Questions about scenes in images:

==========

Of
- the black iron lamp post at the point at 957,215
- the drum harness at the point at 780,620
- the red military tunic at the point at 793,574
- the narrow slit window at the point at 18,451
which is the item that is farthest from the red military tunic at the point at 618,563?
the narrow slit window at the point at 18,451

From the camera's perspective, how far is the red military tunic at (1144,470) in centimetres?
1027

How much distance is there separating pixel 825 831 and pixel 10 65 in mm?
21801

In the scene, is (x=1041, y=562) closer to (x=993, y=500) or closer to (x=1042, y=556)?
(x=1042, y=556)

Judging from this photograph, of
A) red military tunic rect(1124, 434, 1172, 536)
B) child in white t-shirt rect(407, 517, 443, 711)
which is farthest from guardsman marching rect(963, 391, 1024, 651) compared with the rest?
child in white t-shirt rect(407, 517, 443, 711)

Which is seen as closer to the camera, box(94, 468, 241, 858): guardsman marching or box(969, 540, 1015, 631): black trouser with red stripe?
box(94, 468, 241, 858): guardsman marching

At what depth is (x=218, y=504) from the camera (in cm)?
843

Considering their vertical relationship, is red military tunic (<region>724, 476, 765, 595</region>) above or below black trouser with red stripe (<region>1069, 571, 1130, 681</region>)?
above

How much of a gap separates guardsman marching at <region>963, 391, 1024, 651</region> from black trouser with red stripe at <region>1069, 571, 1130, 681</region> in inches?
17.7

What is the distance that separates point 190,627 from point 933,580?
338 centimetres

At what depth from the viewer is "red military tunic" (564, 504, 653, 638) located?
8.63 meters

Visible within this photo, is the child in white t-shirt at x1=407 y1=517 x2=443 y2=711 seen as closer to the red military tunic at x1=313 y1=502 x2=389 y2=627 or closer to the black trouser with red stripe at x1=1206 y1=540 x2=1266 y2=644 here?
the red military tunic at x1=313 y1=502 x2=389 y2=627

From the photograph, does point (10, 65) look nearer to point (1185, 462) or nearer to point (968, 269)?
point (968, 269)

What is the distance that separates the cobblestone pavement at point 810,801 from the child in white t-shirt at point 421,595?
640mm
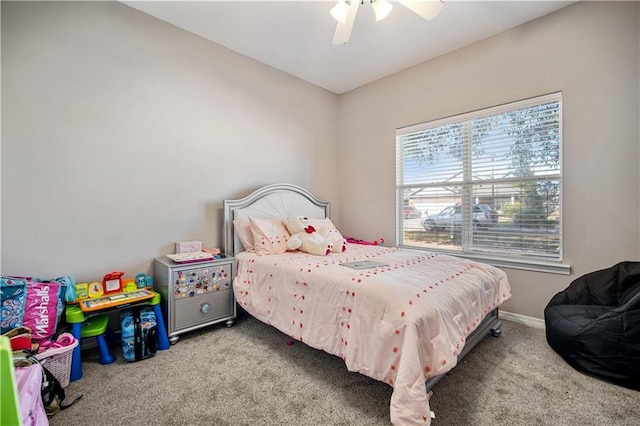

==========

WORK INSTRUCTIONS:
Report each line in the items above that includes the word "seen".

OUTPUT OF THE EXERCISE:
Which is seen as closer to the camera, box(94, 468, 241, 858): guardsman marching or box(969, 540, 1015, 631): black trouser with red stripe?
Visible within this photo, is the child in white t-shirt at x1=407 y1=517 x2=443 y2=711 seen as closer to the red military tunic at x1=313 y1=502 x2=389 y2=627 or closer to the black trouser with red stripe at x1=1206 y1=540 x2=1266 y2=644 here?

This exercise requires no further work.